Olaf trainierte emsig für seinen ersten Marathon. Claus, Mike und Kent würden sicher auch dabei sein. Dann tauchte aus dem Osten Asiens so ein winziges Virus auf, selbst nicht lebensfähig, aber es änderte alles. 

Mitte März wurde der OEM abgesagt (wie so viele andere Laufveranstaltungen noch in diesem Jahr).

Da ich schon angemeldet war und auch bezahlt hatte, bekam ich meine Finisher-Medaille per Post zugeschickt. So sieht sie aus:

OEM20 1

Eine Medaille für einen nie stattgefundenen Wettbewerb.  

Eine Medaille für einen Lauf bei dem ich keinen Meter gelaufen war? Das ist gegen die Ehre! 

Das wäre genauso als wenn man mir das Gipfelbuch an einem 7er Gibbl, den ich nie schaffen würde, herunterbringt an den Wandfuß zum Eintragen . Geht gar nicht! 

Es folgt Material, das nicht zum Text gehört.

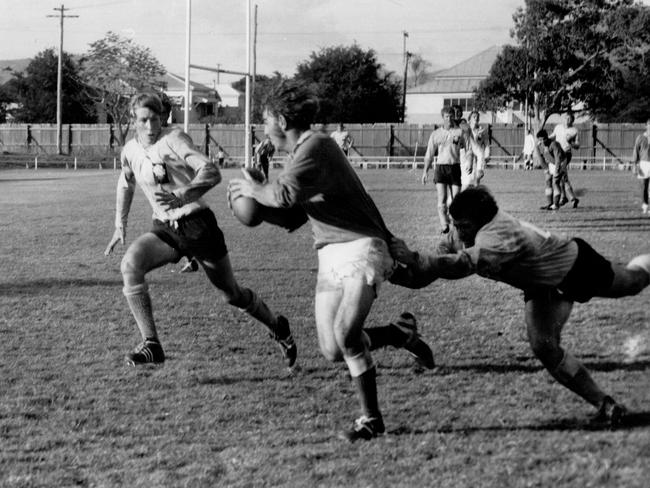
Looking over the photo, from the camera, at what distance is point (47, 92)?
303ft

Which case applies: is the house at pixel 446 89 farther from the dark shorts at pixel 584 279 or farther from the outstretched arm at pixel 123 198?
the dark shorts at pixel 584 279

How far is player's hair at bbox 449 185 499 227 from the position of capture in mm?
5414

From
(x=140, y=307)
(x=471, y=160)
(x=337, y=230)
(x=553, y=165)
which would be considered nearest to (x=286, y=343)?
(x=140, y=307)

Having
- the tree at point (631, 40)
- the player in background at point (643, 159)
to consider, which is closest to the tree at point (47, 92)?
the tree at point (631, 40)

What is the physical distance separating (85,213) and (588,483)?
66.7ft

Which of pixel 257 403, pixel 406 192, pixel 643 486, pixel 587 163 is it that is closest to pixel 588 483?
pixel 643 486

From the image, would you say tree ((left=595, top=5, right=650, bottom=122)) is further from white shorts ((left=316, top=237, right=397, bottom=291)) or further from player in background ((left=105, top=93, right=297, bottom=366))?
white shorts ((left=316, top=237, right=397, bottom=291))

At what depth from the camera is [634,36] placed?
6291 centimetres

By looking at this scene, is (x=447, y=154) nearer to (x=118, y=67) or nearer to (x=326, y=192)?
(x=326, y=192)

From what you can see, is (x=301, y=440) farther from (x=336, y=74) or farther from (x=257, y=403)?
(x=336, y=74)

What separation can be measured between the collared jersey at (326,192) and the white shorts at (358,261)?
5cm

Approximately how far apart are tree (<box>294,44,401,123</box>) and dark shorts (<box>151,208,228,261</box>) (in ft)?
250

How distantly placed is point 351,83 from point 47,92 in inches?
1160

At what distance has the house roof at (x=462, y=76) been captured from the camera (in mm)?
105875
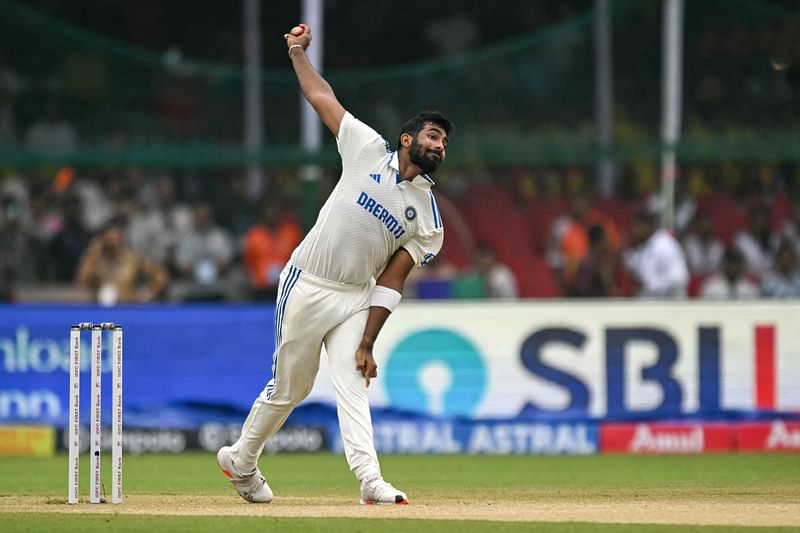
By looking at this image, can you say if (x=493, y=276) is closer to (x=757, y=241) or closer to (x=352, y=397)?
(x=757, y=241)

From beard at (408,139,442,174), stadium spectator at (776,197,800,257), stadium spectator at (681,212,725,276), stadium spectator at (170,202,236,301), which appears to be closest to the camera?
beard at (408,139,442,174)

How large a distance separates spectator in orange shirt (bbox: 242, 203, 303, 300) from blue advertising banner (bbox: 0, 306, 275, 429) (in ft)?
8.98

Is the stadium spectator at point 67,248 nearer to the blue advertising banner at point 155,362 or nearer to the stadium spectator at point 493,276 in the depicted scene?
the blue advertising banner at point 155,362

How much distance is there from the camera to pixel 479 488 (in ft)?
33.5

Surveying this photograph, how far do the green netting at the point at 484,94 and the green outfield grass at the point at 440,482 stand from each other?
3.73 m

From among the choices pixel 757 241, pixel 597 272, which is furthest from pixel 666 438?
pixel 757 241

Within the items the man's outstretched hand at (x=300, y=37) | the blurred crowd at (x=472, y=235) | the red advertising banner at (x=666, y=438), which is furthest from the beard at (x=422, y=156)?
the blurred crowd at (x=472, y=235)

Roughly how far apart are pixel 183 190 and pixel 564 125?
458cm

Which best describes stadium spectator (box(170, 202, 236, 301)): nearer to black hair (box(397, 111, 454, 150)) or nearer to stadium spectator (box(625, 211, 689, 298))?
stadium spectator (box(625, 211, 689, 298))

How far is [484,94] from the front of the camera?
1722 centimetres

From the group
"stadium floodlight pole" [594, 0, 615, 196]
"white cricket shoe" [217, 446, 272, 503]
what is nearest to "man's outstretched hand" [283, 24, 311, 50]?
"white cricket shoe" [217, 446, 272, 503]

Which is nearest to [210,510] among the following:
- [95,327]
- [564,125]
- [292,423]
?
[95,327]

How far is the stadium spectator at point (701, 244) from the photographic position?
18.2m

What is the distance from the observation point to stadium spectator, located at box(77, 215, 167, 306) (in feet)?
53.1
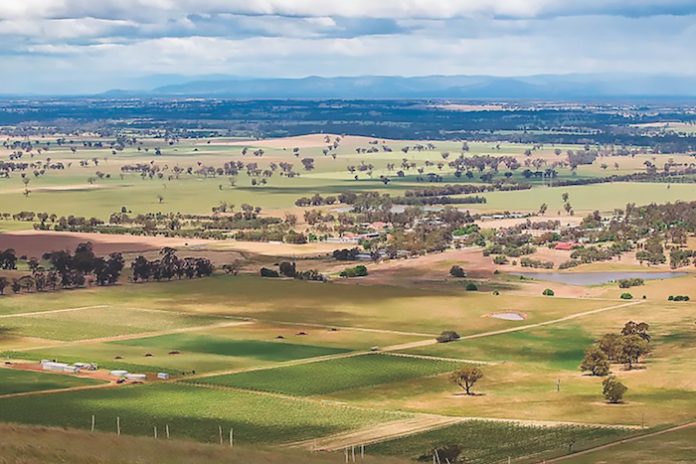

Also für den Erhalt der Medaille musste die beabsichtigte Strecke (HM) gelaufen werden. Ich hatte bei einigen Klubfreunden angefragt, ob wir ganz gemütlich und ohne Zeitdruck am 26.04 von Heidenau nach Dresden laufen könnten. Hätte ich mir sparen können - nur Absagen. Ich war doch ziemlich enttäuscht.

Die rettende Idee für den Tag hatte Mario. „Du wolltest doch schon immer an einem Tag laufen und klettern. Also früh von Dresden nach Heidenau, dann sammeln wir dich auf und gehen ab Mittag klettern.“ Und mit viel Unterstützung von Susanne, Elke und Mario wurde Realität daraus. 

Am 26.4. stand ich um 09.20 Uhr (Startzeit in Heidenau) in Höhe Stadion in Dresden. Mario auf dem Fahrrad neben mir.

 

Wir laufen bzw. fahren die Strecke verkehrt herum vom Ziel zum Start. 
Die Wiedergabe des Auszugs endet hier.